→ What the exercise asks: Your task is to write out the lines from the line containing "Is (900,870) nearer" through the last line of the material, exactly.

→ Exercise input:
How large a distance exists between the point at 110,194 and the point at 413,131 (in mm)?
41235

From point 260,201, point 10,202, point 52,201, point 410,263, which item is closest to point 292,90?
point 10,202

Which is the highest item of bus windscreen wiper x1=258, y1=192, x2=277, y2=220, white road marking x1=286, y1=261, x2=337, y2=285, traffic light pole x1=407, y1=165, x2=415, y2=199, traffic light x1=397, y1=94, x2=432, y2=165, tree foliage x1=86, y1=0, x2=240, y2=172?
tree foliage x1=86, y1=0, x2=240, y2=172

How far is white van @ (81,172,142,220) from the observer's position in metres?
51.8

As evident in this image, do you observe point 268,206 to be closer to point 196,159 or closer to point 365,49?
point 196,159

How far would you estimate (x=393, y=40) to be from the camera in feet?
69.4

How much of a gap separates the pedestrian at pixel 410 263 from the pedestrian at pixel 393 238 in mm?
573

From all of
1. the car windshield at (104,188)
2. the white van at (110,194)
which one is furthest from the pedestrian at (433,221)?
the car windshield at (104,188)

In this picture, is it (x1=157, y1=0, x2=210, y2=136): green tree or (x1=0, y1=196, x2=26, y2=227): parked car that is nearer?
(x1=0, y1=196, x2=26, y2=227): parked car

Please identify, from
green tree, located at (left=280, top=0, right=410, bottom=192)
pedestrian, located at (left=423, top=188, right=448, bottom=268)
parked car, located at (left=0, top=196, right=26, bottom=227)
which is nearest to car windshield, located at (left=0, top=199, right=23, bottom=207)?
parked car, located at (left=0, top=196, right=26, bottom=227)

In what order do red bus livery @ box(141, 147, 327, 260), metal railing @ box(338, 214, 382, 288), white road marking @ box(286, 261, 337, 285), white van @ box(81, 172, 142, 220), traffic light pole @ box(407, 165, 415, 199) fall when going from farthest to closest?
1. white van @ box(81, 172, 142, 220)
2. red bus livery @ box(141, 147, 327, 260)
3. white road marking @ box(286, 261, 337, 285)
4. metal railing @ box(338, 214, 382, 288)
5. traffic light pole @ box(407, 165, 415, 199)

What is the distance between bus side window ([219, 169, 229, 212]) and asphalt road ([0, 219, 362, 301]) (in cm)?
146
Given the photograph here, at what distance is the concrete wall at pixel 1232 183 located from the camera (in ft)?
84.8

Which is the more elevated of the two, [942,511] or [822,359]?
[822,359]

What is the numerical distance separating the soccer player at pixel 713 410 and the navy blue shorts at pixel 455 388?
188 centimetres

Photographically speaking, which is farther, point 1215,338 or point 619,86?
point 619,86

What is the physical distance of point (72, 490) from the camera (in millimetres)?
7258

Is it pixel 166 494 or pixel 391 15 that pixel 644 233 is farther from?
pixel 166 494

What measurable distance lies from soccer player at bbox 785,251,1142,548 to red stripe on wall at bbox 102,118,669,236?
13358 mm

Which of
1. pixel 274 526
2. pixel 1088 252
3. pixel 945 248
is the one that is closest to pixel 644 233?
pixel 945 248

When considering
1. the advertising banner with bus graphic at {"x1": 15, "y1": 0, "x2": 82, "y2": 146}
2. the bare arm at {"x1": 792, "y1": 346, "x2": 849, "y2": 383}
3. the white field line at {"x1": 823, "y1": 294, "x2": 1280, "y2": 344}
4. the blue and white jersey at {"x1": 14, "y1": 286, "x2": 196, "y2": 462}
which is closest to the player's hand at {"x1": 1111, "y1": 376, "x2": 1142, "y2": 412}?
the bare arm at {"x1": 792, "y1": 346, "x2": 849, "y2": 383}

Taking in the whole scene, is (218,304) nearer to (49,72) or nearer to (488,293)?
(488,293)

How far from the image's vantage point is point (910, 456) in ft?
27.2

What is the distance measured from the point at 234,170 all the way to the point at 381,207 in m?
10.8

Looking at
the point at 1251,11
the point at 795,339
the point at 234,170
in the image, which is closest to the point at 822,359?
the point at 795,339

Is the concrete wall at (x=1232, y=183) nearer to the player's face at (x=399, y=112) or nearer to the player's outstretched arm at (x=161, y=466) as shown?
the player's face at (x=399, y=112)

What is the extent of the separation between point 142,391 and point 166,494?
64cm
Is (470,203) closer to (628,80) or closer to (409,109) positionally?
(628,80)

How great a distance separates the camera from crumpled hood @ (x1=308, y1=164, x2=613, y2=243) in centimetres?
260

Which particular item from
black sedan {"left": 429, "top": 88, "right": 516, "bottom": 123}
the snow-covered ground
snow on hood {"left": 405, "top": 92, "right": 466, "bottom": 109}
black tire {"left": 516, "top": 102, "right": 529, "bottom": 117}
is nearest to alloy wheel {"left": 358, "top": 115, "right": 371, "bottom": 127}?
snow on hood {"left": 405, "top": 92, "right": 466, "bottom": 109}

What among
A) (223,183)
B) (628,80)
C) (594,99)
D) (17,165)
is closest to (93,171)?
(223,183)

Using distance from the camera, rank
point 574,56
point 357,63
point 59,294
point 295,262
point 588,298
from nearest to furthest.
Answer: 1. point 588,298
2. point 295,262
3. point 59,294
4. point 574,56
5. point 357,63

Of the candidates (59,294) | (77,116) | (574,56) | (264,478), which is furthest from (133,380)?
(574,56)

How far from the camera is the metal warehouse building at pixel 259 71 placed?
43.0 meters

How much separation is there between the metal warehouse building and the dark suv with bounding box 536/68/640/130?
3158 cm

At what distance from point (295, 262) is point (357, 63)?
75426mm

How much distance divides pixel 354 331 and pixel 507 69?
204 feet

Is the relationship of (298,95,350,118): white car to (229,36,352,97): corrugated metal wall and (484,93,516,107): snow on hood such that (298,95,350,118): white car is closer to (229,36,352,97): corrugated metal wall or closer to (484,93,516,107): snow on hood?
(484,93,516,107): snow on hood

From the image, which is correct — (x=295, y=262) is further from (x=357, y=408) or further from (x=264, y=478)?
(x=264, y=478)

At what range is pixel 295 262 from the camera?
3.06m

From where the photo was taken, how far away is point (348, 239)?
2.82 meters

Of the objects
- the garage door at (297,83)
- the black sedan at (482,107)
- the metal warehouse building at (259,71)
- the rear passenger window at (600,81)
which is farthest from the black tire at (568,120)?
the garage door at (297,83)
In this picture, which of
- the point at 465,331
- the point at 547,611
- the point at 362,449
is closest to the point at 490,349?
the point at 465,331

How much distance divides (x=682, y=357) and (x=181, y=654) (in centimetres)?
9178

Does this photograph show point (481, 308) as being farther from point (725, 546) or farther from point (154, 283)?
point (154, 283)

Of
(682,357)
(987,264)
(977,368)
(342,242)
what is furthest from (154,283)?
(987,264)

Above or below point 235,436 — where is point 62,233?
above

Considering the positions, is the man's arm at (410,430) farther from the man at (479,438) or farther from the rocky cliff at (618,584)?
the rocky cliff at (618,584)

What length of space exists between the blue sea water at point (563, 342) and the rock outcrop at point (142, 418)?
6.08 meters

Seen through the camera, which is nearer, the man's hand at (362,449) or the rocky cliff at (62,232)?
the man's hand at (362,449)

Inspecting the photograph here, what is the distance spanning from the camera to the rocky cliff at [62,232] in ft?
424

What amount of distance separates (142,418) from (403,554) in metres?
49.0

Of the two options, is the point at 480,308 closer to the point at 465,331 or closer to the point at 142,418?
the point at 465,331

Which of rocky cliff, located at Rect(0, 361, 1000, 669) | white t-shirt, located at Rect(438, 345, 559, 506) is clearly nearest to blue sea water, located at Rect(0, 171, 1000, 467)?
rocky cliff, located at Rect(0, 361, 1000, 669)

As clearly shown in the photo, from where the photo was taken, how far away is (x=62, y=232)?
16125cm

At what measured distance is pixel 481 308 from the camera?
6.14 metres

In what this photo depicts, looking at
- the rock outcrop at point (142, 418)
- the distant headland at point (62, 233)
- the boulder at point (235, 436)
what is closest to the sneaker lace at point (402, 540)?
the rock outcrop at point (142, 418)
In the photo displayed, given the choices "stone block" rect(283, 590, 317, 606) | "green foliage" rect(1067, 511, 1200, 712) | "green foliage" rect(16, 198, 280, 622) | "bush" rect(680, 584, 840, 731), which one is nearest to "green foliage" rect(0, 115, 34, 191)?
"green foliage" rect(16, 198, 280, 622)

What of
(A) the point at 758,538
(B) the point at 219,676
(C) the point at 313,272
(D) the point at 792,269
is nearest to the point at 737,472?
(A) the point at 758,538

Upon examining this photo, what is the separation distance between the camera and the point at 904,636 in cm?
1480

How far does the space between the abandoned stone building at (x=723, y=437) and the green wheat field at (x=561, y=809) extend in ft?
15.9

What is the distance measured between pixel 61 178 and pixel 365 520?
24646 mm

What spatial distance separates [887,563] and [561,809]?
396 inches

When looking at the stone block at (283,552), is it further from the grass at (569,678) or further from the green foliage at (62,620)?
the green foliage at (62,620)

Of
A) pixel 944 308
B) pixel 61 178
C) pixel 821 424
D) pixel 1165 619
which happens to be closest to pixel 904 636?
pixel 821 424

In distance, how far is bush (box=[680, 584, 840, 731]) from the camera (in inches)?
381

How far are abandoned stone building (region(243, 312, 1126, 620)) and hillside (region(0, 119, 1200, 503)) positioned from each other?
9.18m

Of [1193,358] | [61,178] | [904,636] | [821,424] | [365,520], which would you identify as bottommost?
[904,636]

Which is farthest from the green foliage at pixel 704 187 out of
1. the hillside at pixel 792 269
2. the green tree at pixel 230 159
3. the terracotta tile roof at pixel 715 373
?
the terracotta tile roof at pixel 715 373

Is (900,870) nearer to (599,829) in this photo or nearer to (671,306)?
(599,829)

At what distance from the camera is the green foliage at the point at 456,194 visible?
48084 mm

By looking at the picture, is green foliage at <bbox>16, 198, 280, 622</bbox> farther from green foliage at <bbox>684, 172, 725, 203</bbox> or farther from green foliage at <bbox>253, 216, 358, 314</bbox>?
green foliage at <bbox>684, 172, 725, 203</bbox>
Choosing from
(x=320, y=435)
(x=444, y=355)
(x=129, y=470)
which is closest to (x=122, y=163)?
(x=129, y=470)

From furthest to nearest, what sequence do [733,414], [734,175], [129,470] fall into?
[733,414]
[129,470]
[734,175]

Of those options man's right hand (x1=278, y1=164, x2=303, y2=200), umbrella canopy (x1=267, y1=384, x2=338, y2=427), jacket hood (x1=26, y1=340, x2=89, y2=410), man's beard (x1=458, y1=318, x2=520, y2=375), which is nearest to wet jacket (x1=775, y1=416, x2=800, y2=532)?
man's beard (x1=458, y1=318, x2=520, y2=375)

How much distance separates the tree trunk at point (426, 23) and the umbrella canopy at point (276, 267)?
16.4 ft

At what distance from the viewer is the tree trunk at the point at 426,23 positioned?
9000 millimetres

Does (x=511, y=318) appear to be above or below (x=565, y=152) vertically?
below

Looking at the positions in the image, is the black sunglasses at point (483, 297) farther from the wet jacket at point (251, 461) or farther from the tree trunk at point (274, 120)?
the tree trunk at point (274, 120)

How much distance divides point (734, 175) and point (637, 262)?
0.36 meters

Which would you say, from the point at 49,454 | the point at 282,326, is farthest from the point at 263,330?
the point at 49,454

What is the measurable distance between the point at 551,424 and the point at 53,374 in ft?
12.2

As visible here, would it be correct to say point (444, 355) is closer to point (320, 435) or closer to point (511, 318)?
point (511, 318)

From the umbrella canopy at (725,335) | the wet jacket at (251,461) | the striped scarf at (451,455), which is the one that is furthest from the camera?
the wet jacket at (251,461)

→ Output:
Is (900,870) nearer to (599,829) in this photo or nearer to (671,306)?
(599,829)

At what distance from the camera is the green foliage at the point at 456,194 visible?
48084 mm

By looking at the picture, is green foliage at <bbox>16, 198, 280, 622</bbox> farther from green foliage at <bbox>684, 172, 725, 203</bbox> or farther from green foliage at <bbox>253, 216, 358, 314</bbox>?
green foliage at <bbox>684, 172, 725, 203</bbox>
Choosing from
(x=320, y=435)
(x=444, y=355)
(x=129, y=470)
which is closest to (x=122, y=163)?
(x=129, y=470)

From furthest to nearest, what sequence do [733,414], [734,175], [129,470] fall into?
[733,414]
[129,470]
[734,175]

Of those options man's right hand (x1=278, y1=164, x2=303, y2=200), umbrella canopy (x1=267, y1=384, x2=338, y2=427), jacket hood (x1=26, y1=340, x2=89, y2=410), man's beard (x1=458, y1=318, x2=520, y2=375), which is nearest to wet jacket (x1=775, y1=416, x2=800, y2=532)?
man's beard (x1=458, y1=318, x2=520, y2=375)

How much distance separates the tree trunk at point (426, 23) and the umbrella canopy at point (276, 267)?
16.4 ft

At what distance from the viewer is the tree trunk at the point at 426,23 positioned?
9000 millimetres

Does (x=511, y=318) appear to be above or below (x=565, y=152) vertically?
below

Looking at the positions in the image, is the black sunglasses at point (483, 297) farther from the wet jacket at point (251, 461) or farther from the tree trunk at point (274, 120)?
the tree trunk at point (274, 120)

How much distance divides point (734, 175) and point (637, 262)?
0.36 meters

Which would you say, from the point at 49,454 | the point at 282,326, is farthest from the point at 263,330?
the point at 49,454

What is the measurable distance between the point at 551,424 and the point at 53,374 in ft?
12.2

As visible here, would it be correct to say point (444, 355) is closer to point (320, 435) or closer to point (511, 318)?
point (511, 318)

From the umbrella canopy at (725,335) | the wet jacket at (251,461) | the striped scarf at (451,455), which is the one that is furthest from the camera?
the wet jacket at (251,461)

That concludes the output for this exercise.